Accumulation of neurofibrillary tau tangles not only causes the memory loss that occurs in Alzheimer’s disease but also may be responsible for the memory deficits seen in normal aging and in some cases of mild cognitive impairment, a study from Northwestern University and the University of Miami has found.
Mild cognitive impairment is isolated memory loss more severe than what is associated with “normal aging,” but without the additional cognitive difficulties or disruptions of daily living activities characteristic of Alzheimer’s disease.
Individuals with mild cognitive impairment have been shown to develop Alzheimer’s at a higher rate than those without cognitive impairment, suggesting that mild cognitive impairment may represent an intermediate stage between aging-related memory loss and Alzheimer’s disease.
Angela L. Guillozet, a researcher in the Cognitive Neurology and Alzheimer’s Disease Center at Northwestern University, and colleagues reported in the May issue of Archives of Neurology that neurofibrillary tangles are more numerous in brain regions associated with memory function and correlate with performance on memory tests in cognitively normal elderly persons and those with mild cognitive impairment.
The group’s study also showed that beta-amyloid plaques, the other diagnostic marker for Alzheimer disease — which some researchers believe cause the memory-robbing neurodegeneration that occurs in Alzheimer’s — do not play a significant role in cognitive status prior to the development of Alzheimer’s disease.
The researchers investigated tangle distribution in the brain and neuropsychological test results in five persons with no cognitive impairment and three with mild cognitive impairment who had agreed to donate their brain after death. The last test occurred between 15 days and a little over a year before death.
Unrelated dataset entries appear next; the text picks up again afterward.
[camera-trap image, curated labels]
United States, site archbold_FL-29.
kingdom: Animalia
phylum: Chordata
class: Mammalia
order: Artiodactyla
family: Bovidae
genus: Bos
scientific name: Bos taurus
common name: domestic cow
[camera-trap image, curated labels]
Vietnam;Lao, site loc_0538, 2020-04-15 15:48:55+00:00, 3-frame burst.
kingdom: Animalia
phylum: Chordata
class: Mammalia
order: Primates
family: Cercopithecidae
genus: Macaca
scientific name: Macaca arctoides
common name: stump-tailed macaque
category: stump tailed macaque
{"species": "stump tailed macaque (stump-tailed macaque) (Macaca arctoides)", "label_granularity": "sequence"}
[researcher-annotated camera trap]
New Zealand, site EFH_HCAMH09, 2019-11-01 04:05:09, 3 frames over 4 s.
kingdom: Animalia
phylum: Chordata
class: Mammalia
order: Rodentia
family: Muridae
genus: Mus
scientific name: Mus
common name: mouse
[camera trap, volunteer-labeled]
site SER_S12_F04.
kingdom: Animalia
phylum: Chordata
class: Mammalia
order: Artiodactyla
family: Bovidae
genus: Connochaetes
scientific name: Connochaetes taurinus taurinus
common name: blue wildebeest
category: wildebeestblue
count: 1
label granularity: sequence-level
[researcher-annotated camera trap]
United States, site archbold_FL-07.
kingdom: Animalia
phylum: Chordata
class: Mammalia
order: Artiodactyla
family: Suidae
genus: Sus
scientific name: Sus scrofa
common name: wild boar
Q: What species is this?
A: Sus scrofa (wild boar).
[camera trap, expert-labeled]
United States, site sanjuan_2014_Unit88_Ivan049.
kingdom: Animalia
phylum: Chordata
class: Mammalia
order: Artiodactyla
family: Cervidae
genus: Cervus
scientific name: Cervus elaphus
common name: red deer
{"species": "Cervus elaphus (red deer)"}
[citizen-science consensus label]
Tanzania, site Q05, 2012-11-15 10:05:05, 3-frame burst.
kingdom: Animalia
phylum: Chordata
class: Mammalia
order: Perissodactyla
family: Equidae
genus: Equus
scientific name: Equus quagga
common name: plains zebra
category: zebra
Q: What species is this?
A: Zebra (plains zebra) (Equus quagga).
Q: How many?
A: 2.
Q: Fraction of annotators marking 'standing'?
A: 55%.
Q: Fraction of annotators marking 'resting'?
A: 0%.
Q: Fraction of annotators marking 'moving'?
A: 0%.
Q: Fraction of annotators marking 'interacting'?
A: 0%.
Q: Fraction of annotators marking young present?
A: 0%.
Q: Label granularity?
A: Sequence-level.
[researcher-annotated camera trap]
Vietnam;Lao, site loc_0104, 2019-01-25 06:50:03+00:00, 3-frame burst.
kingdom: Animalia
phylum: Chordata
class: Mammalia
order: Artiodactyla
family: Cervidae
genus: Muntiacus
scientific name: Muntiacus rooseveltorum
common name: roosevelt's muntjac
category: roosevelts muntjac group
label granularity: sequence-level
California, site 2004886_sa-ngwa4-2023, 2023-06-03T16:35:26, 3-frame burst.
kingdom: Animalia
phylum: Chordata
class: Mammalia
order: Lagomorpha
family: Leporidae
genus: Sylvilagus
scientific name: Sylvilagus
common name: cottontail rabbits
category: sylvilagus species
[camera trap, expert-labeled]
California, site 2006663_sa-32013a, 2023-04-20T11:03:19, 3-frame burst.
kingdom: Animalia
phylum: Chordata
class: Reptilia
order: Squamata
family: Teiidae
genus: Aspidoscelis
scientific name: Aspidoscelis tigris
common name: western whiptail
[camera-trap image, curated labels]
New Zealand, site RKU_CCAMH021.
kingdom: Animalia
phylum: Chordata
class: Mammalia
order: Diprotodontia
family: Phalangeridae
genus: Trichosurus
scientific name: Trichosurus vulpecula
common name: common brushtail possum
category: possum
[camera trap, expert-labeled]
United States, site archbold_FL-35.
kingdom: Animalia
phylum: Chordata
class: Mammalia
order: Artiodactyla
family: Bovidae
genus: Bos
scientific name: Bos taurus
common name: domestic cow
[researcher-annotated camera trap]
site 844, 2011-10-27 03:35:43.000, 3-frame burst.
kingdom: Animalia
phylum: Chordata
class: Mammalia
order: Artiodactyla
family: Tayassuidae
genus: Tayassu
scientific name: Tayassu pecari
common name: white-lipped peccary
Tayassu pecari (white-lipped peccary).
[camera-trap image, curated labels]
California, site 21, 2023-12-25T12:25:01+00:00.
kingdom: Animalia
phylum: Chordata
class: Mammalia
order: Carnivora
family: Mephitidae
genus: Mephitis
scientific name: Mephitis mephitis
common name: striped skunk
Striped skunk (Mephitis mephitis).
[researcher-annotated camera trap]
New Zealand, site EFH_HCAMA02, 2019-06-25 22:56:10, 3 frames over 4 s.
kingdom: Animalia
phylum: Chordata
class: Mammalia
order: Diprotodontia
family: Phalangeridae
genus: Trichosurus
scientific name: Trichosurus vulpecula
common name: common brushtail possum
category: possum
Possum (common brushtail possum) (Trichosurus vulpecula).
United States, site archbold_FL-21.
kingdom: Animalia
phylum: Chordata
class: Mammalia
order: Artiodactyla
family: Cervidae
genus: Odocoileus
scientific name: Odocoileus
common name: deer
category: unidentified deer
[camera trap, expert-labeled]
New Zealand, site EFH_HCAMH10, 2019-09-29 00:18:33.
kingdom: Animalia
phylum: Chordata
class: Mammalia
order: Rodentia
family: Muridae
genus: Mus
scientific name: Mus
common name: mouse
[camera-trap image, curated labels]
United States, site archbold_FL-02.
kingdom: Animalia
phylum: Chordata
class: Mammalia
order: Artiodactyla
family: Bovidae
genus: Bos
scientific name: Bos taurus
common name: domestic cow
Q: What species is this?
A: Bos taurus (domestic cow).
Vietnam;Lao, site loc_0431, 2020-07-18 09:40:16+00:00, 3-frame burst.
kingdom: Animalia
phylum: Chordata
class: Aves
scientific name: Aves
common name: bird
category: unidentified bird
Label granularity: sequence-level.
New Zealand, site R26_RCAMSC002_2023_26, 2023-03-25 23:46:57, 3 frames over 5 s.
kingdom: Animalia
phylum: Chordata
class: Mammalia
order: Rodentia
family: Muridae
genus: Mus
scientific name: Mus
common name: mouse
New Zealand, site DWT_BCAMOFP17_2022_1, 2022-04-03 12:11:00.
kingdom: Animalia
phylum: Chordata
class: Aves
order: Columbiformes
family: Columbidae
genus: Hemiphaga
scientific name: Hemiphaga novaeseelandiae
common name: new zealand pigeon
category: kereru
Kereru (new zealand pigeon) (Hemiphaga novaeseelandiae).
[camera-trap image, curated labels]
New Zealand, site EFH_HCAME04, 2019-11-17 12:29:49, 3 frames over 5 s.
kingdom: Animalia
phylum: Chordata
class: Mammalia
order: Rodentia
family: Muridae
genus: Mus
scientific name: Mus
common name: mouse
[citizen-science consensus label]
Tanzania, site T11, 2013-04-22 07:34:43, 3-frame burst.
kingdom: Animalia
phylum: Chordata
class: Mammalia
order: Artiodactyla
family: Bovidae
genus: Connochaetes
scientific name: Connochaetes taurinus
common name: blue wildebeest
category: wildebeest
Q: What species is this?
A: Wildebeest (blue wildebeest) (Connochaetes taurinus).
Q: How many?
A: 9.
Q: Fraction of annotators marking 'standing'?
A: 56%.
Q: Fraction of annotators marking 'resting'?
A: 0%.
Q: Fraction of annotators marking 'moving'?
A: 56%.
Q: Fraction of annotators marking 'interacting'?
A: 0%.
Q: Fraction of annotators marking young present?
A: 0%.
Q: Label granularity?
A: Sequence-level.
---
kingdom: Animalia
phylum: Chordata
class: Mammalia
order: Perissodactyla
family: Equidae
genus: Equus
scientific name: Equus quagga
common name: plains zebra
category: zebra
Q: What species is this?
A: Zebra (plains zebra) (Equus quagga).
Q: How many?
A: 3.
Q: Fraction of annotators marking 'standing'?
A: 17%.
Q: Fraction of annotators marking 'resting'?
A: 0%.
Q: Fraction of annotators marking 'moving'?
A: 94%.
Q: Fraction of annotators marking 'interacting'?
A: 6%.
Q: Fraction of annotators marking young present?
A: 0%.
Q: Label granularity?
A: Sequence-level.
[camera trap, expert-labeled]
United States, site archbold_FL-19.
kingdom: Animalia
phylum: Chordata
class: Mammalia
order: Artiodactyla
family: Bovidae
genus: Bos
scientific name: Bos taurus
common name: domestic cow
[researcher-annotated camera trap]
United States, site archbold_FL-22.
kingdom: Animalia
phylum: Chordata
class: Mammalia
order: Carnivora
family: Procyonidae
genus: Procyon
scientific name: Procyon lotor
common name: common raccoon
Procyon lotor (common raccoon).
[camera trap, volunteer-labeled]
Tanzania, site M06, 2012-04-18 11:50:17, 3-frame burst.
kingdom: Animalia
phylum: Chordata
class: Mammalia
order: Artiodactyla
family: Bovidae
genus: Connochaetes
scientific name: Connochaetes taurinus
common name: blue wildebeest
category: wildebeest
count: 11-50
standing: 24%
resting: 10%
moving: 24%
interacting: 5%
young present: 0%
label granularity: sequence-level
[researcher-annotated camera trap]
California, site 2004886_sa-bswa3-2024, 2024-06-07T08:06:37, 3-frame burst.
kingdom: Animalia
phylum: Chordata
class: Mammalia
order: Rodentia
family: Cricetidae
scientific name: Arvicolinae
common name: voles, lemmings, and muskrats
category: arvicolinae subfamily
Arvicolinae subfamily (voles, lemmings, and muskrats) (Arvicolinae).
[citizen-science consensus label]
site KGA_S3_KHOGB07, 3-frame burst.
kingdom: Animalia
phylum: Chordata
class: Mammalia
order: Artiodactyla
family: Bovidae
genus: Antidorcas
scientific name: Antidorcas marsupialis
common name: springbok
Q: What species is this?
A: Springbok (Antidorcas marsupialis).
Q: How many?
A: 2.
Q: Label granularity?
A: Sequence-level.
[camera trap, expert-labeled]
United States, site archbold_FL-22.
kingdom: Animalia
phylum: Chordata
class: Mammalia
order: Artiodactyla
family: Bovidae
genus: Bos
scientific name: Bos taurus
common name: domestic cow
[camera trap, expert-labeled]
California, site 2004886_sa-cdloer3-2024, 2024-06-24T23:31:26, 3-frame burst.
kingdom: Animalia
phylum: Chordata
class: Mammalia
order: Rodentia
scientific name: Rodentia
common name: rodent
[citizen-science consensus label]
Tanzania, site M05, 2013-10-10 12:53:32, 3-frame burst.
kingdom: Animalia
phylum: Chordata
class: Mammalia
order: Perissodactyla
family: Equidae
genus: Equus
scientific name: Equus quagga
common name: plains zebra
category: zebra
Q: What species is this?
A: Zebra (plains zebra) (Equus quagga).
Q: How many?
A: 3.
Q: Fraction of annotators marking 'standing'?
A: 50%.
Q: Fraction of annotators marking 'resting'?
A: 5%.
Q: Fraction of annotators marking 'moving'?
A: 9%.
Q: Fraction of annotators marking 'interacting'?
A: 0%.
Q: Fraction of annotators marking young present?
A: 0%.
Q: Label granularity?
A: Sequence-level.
They found that individuals with mild cognitive impairment had higher densities of neurofibrillary tangles than did nonimpaired persons. In addition, tangle density in brain regions associated with memory function correlated with scores on memory tests, but density of beta-amyloid did not.
Results of their study indicate that neurofibrillary tangles may constitute the basis of memory loss not only in Alzheimer’s disease but also in normal aging and mild cognitive impairment. Further, the results seem to confirm findings from other studies that discerned no relationship between amyloid distribution and dementia severity in Alzheimer’s disease.